== SUPPLIED MATERIAL ==
===
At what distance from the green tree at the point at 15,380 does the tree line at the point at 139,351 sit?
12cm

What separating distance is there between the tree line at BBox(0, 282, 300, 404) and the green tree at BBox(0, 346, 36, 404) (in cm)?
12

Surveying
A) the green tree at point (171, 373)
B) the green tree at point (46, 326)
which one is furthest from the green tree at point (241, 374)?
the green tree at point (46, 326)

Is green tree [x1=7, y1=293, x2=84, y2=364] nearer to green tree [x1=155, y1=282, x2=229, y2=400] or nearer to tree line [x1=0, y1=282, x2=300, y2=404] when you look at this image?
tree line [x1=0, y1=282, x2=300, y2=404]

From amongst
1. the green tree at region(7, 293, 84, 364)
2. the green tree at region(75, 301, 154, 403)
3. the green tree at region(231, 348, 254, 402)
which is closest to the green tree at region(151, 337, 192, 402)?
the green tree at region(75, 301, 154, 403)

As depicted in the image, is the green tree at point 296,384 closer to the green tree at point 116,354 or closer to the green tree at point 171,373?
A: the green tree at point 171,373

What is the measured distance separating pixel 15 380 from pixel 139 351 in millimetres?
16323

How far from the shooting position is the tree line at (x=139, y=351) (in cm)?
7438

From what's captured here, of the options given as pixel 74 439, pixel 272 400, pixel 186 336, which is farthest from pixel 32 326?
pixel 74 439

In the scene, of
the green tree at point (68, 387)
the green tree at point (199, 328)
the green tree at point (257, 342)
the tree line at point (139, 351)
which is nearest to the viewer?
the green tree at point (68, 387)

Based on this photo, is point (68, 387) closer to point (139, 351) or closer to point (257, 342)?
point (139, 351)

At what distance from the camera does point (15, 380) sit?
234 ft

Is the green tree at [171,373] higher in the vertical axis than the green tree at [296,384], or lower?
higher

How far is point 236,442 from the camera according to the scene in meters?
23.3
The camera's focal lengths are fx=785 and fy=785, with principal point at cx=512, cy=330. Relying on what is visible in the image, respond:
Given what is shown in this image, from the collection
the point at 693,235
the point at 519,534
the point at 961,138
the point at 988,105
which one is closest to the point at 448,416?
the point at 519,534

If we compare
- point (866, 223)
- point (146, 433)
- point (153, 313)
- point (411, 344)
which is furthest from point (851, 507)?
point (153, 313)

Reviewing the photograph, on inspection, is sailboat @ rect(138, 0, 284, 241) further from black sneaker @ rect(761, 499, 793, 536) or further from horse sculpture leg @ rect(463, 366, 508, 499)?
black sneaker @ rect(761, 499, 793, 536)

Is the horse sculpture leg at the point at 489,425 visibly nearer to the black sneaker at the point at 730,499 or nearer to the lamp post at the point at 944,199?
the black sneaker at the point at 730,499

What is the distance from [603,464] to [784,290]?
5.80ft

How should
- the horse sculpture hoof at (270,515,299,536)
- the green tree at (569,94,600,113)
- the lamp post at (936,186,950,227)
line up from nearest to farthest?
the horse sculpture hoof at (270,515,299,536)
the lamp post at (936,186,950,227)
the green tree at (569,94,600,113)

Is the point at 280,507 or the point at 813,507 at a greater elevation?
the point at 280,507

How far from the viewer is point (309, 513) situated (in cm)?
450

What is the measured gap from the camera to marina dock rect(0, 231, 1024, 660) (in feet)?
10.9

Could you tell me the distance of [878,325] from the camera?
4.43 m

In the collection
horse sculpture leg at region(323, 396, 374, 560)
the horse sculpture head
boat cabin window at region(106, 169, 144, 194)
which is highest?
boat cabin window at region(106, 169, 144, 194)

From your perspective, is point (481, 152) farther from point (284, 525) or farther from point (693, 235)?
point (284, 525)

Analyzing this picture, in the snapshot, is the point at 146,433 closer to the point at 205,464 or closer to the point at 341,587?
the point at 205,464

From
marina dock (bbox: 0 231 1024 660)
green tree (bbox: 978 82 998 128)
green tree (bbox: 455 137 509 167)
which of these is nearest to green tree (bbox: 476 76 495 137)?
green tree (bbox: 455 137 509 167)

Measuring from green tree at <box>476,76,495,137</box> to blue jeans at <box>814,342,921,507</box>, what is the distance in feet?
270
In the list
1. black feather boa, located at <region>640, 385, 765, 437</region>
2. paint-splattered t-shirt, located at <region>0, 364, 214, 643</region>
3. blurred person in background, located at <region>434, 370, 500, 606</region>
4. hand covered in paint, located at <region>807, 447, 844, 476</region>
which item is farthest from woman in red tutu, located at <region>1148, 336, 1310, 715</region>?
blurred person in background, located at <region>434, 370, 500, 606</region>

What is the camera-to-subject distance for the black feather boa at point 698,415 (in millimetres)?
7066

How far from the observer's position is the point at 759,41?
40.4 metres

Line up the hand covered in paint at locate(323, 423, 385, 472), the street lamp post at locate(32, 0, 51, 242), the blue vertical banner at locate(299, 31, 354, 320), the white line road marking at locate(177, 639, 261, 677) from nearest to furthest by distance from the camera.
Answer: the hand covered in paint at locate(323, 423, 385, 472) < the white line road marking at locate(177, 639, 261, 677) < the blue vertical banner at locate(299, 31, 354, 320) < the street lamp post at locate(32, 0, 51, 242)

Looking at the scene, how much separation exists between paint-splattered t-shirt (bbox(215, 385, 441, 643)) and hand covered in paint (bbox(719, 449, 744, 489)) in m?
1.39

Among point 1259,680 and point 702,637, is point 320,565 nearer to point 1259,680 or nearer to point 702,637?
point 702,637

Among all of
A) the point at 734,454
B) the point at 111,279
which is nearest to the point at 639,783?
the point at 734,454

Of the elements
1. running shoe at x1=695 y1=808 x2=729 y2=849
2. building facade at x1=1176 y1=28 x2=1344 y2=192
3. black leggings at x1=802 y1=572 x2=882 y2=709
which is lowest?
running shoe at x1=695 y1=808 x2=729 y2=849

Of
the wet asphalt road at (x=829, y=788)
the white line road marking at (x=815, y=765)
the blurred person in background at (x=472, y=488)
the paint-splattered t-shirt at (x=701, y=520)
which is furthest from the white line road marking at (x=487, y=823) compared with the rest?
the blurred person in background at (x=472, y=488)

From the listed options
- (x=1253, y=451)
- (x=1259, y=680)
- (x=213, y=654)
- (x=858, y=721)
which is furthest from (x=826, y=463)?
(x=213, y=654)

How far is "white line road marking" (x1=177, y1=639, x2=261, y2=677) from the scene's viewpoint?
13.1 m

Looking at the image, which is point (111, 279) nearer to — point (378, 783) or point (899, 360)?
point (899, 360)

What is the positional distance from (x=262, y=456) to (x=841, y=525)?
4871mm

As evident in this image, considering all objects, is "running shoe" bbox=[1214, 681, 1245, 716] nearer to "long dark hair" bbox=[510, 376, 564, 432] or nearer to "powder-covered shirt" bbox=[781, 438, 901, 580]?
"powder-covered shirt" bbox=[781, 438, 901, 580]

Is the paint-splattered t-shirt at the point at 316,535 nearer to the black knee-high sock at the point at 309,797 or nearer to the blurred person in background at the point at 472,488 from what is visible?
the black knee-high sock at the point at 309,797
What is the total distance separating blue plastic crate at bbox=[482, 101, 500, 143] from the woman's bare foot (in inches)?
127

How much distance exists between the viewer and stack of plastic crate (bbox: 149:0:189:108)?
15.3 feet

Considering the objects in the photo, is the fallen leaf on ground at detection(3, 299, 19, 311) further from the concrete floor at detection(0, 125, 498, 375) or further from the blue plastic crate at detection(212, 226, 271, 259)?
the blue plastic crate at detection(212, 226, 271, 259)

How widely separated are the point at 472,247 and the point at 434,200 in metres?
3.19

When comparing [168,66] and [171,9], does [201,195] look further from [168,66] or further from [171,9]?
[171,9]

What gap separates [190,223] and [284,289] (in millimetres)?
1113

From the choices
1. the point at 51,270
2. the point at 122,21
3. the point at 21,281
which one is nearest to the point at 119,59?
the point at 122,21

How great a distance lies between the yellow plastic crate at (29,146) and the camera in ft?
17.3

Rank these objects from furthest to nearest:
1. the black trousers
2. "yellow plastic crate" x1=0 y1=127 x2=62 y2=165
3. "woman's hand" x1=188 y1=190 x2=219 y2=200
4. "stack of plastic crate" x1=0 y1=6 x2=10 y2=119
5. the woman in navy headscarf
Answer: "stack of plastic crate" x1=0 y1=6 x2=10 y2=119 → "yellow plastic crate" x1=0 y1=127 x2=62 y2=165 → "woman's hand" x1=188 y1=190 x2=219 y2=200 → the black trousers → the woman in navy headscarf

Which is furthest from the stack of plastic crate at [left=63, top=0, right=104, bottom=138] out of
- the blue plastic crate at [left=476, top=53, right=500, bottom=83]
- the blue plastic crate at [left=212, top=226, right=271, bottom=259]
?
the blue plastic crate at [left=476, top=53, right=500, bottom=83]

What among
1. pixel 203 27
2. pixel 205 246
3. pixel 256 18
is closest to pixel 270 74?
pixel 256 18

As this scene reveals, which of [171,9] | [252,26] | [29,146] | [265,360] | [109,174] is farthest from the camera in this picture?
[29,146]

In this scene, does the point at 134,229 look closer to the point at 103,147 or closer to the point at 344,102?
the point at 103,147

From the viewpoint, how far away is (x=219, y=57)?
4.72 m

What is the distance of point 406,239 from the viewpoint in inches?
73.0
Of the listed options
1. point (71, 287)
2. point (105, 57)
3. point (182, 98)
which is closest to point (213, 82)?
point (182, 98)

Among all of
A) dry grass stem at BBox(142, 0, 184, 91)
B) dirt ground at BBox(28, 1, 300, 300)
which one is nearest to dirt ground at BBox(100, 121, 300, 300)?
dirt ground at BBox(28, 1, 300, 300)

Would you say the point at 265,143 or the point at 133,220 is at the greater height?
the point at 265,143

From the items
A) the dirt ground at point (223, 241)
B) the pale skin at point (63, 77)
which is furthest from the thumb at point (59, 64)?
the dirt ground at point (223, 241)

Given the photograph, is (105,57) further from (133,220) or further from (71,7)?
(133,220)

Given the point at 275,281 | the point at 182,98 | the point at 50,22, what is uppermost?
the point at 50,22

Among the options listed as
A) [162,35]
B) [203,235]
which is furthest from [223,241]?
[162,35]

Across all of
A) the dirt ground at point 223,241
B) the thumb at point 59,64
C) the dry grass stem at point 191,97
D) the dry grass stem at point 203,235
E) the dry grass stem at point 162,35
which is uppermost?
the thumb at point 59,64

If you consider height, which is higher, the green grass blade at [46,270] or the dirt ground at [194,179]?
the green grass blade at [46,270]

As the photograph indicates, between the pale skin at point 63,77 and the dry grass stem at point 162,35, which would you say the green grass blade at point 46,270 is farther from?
===
== SET PROBLEM ==
Return exactly the lines of the data, and only those, from the line with "Would you say the point" through the last line, inclusive.

== WRITTEN ANSWER ==
Would you say the point at 265,143 or the point at 133,220 is at the greater height?
the point at 265,143

From the items
A) the dirt ground at point (223, 241)
B) the pale skin at point (63, 77)
which is furthest from the thumb at point (59, 64)?
the dirt ground at point (223, 241)

Given the photograph, is (105,57) further from (133,220) or further from (71,7)?
(133,220)

Given the point at 275,281 | the point at 182,98 | the point at 50,22, what is uppermost?
the point at 50,22

Among the options listed as
A) [162,35]
B) [203,235]
which is furthest from [223,241]?
[162,35]

Across all of
A) the dirt ground at point 223,241
B) the thumb at point 59,64
C) the dry grass stem at point 191,97
D) the dry grass stem at point 203,235
E) the dry grass stem at point 162,35
which is uppermost?
the thumb at point 59,64

If you consider height, which is higher, the green grass blade at [46,270] or the dirt ground at [194,179]?
the green grass blade at [46,270]

As the photograph indicates, between the pale skin at point 63,77 and the dry grass stem at point 162,35, which would you say the green grass blade at point 46,270 is farther from?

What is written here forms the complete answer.